_What is expected:_ Return the passage of the shop sign thread starting at "I have just" and ending at "most revered expressions.", copied word for word.

_Page:_
# New Sign for my Shop



## Roger Clark aka Rex (Dec 30, 2008)

Hi Guys,

I have just about finished a new sign for the shop. I decided to go with hieroglyphics as a tribute to the Ancient Egyptians and it was one of Karnak's most revered expressions.
I'm making it on my small cnc router out of red oak. I will probably add some Egyptian style frieze as a border.

Comments appreciated


----------



## RetiredCoastie (Sep 7, 2009)

Nice work Roger but what's the expression? I don't speak Egyptian!


----------



## CharlieM1958 (Nov 7, 2006)

Holy mackerel, look at that horny rooster?


----------



## pommy (Apr 17, 2008)

does that say # GOD GAVE US FISH AND A EYE FOR THE HORSES AND TO EAT CHICKEN # mate sorry my egyptain isn't what it used to be LOL…......


----------



## Roger Clark aka Rex (Dec 30, 2008)

Almost Charlie:

"Holy mackerel, look and the ass on that chick".

I think I can sell these.


----------



## a1Jim (Aug 9, 2008)

Hey Roger 
Did I give you permission to use my likeness ,the next to last one LOL .Looks cool. hopefully the UPS guy doesn't have to find your address in there somewhere.


----------



## RetiredCoastie (Sep 7, 2009)

That's too funny…ROTFLMAO!


----------



## patron (Apr 2, 2009)

nice sign , roger .

does that cnc need you to make a disk ?
or is it just plugged in like a printer ?


----------



## cabinetmaster (Aug 28, 2008)

Dang guys. You all beat me to the Ass is bihind the Horny Rooster…............................LOL


----------



## Jim Jakosh (Nov 24, 2009)

I think it says this is a cross between a fish eye and a rooster's ass!! Tee hee

Nice sign Roger! How big of a sign can you produce on the CNC router? Is it computer driven?


----------



## jack1 (May 17, 2007)

[Entries from a dataset]
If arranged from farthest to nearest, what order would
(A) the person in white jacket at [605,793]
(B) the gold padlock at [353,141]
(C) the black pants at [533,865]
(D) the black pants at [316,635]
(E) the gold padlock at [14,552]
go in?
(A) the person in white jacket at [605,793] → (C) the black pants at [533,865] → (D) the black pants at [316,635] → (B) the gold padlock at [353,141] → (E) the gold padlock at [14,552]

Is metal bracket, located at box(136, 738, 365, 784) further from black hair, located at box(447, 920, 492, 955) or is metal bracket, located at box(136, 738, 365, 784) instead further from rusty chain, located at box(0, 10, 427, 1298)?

* * *

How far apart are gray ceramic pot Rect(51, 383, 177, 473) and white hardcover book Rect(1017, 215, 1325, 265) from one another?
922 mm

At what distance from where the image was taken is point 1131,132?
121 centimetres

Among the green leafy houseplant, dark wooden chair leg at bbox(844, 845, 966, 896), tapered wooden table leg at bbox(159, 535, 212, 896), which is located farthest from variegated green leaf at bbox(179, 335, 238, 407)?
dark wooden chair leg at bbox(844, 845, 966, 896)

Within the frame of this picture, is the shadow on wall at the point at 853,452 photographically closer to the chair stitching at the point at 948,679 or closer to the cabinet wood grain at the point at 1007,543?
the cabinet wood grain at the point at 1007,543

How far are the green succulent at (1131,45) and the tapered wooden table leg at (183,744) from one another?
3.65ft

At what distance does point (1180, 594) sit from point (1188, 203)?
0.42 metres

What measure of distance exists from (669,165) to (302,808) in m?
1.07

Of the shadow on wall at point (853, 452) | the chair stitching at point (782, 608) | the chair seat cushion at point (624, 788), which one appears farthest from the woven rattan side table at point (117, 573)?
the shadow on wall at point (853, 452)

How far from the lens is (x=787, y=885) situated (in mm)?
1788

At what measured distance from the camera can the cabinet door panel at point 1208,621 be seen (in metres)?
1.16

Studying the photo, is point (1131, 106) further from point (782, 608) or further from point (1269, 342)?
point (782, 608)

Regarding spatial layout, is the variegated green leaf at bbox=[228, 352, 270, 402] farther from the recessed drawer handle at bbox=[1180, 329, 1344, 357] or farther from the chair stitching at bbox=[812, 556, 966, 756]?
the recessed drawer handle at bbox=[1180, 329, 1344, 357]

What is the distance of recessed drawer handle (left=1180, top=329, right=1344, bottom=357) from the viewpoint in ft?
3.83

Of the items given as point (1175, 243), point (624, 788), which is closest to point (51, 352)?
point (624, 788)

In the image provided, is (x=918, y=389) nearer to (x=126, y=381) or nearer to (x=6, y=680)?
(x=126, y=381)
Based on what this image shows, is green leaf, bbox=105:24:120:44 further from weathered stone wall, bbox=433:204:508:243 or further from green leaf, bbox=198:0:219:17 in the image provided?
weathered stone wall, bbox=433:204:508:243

* * *

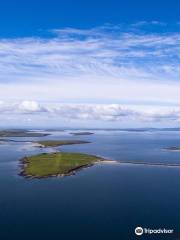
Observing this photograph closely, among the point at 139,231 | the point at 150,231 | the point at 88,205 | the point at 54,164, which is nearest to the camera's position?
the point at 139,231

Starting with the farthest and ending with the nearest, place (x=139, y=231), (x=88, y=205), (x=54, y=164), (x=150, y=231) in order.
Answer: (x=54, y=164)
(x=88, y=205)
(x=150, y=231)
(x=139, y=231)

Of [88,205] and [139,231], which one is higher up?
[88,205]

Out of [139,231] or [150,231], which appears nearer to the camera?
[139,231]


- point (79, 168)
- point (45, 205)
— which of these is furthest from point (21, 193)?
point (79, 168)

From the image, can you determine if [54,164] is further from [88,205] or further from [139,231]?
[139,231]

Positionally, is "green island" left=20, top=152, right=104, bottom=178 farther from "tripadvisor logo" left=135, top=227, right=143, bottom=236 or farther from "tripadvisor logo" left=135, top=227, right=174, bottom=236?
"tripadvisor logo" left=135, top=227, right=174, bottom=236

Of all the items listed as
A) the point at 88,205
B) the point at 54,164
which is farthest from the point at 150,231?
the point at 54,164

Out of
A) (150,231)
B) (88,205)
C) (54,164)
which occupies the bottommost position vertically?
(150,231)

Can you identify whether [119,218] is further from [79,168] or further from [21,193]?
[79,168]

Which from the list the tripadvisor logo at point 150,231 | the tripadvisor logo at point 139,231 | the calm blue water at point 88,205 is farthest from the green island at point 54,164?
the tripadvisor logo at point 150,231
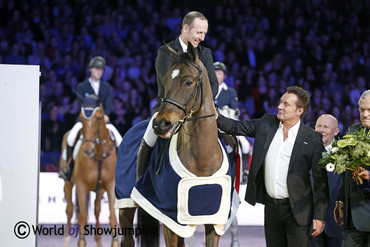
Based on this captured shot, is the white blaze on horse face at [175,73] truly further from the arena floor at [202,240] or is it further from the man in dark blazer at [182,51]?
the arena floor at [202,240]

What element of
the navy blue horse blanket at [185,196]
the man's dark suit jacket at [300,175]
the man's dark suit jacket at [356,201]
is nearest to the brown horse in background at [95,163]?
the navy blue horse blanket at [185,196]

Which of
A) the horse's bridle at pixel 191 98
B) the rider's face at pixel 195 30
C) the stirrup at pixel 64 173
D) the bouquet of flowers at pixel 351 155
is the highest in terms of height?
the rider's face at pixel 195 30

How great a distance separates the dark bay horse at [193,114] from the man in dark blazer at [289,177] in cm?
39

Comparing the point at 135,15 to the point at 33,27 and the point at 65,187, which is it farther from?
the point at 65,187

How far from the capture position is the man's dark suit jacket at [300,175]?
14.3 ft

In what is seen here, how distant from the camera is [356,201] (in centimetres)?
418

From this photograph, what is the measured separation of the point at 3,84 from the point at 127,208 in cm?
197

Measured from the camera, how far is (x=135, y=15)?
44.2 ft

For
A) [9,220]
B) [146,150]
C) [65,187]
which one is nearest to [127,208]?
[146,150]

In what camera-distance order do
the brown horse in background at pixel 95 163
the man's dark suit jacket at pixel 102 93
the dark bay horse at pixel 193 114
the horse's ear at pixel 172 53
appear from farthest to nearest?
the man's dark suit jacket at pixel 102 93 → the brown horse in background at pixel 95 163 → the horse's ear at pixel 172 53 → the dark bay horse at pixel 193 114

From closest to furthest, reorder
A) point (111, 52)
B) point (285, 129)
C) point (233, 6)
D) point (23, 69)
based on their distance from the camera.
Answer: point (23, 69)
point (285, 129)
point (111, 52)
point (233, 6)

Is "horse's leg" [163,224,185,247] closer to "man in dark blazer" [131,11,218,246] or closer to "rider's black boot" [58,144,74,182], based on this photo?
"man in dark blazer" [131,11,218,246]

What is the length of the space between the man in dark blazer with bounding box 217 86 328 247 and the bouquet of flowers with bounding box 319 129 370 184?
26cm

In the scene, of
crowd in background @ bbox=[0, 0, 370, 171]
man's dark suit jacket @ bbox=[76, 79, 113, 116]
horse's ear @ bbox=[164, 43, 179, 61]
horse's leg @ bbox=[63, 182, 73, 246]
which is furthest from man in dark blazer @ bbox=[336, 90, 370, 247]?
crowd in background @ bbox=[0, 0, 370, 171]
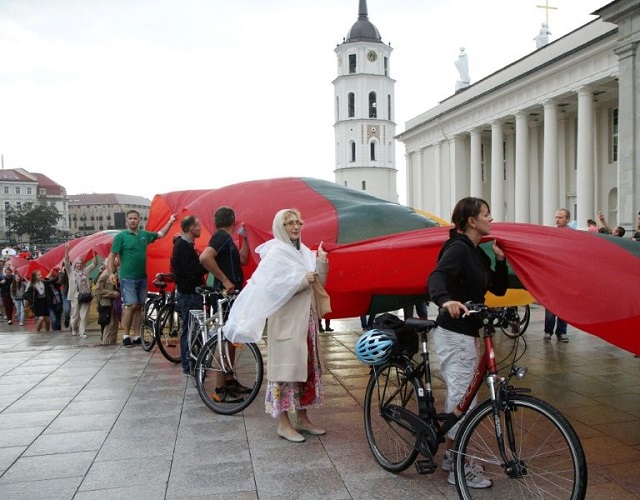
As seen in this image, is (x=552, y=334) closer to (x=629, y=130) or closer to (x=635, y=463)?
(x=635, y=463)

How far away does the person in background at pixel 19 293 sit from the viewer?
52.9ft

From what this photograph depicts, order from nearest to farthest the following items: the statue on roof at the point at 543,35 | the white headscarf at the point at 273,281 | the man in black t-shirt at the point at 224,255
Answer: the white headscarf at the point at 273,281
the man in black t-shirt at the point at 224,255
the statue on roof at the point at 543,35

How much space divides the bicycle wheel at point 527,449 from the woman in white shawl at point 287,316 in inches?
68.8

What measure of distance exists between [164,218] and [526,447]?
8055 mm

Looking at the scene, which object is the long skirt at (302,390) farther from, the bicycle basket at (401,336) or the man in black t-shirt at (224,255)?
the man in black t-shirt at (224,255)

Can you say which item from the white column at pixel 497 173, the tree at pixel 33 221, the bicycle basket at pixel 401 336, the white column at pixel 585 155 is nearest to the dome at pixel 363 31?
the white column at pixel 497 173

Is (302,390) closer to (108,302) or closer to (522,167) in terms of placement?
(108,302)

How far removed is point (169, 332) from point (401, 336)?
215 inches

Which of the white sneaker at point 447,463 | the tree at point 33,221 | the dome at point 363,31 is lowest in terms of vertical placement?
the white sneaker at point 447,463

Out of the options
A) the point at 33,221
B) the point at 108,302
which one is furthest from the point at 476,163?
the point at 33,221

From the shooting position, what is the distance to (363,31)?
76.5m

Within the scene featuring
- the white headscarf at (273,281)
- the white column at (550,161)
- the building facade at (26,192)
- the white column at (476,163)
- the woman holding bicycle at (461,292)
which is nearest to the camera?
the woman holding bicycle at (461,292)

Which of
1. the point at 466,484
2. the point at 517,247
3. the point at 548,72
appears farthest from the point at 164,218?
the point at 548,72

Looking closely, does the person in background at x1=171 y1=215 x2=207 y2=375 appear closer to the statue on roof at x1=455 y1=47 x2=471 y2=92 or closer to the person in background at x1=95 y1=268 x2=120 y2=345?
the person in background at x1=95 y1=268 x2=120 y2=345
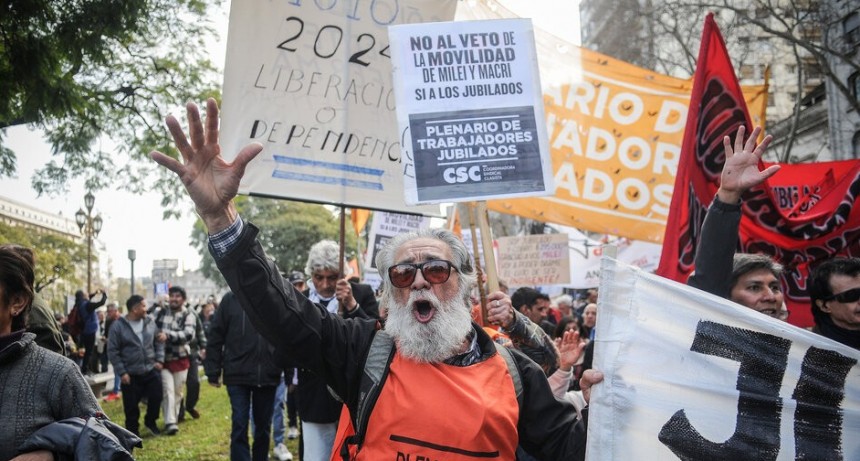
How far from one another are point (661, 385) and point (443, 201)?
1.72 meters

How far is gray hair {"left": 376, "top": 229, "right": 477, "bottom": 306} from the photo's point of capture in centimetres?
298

_Written response:_
I have just about finished a new sign for the shop. I decided to go with hieroglyphics as a tribute to the Ancient Egyptians and it was one of Karnak's most revered expressions.